Text provided section start

The findings give rise to the hope that ketamine can provide a blueprint for pharmaceutical companies to formulate drugs that use the glutamate pathway to directly target BDNF. “If this is shown to be effective, it will promote a billion-dollar industry in new antidepressants,” predicts Leyden.
Another option is that ketamine itself could be used to elevate mood in depressed patients in that critical period before traditional antidepressants take effect. “From a public health perspective, that’s really useful in terms of morbidity, suicide risk and treatment costs,” says Loo. “The applications are tremendous.” But we are about 10 years away from that, says Cape Town-based psychologist Rafiq Lockhat. And, adds Lockhat, even if it were to be approved, it wouldn’t be in its current form because of the hallucinations it causes.

Text provided section end

# What you need to do:
1) According to the passage on ketamine and depression, why would ketamine not be approved in its current form even if it were approved as a treatment?
2) Answer these questions from the passage on ketamine and depression.
(a) Who predicts that an effective treatment would promote a billion-dollar industry in new antidepressants?
(b) In which city is the psychologist Rafiq Lockhat based?
(c) About how many years away is the use of ketamine to elevate mood in depressed patients, according to Lockhat?
3) Extend the passage on ketamine and depression, starting after its final sentence.

Excerpted data section start

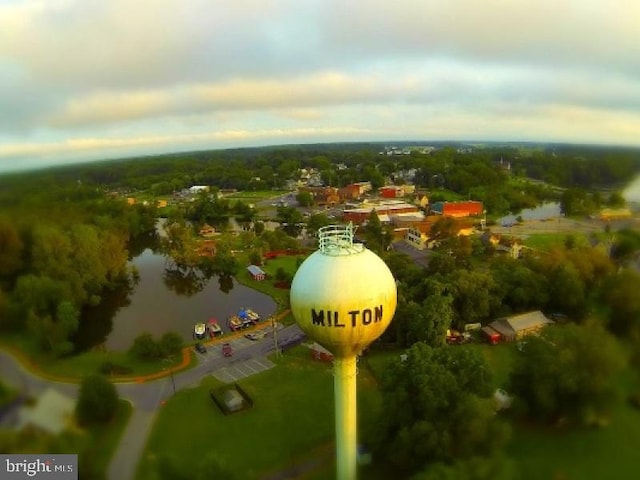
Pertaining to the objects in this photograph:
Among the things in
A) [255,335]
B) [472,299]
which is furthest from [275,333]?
[472,299]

Excerpted data section end

# Numbered responses:
1) Ketamine would not be approved in its current form because of the hallucinations it causes.

2)
(a) Leyden
(b) Cape Town
(c) About 10 years

3)
There is something else that boosts BDNF that anyone can access, any time. You probably don’t need a neuroscientist to tell you what it is. Numerous rodent studies have found increased production of the protein in the brain after exercise, as have plasma studies in humans. A study on male track cyclists at the University of Lille Nord de France, for example, found a significant increase in their peripheral BDNF levels after track sessions.
“Exercise has the same effect of increasing your BDNF levels as ketamine, but it’s milder,” says Loo.
That’s good news, because a healthy brain is a very finely balanced super-computer. Simply flooding it with BDNF could easily upset that balance, warns Schofield. But the incremental top-up provided by daily exercise is like refilling your tank at the petrol station. It’s practically a necessity.
“If you exercised 20 hours a day, maybe it would be bad for you, but in one or two hours it would be hard to overdrive the brain,” says Loo.
Exercise as a treatment for mild depression is nothing new. But the BDNF pathway could go some way to explaining why, in some cases, it’s a legitimate alternative to medication.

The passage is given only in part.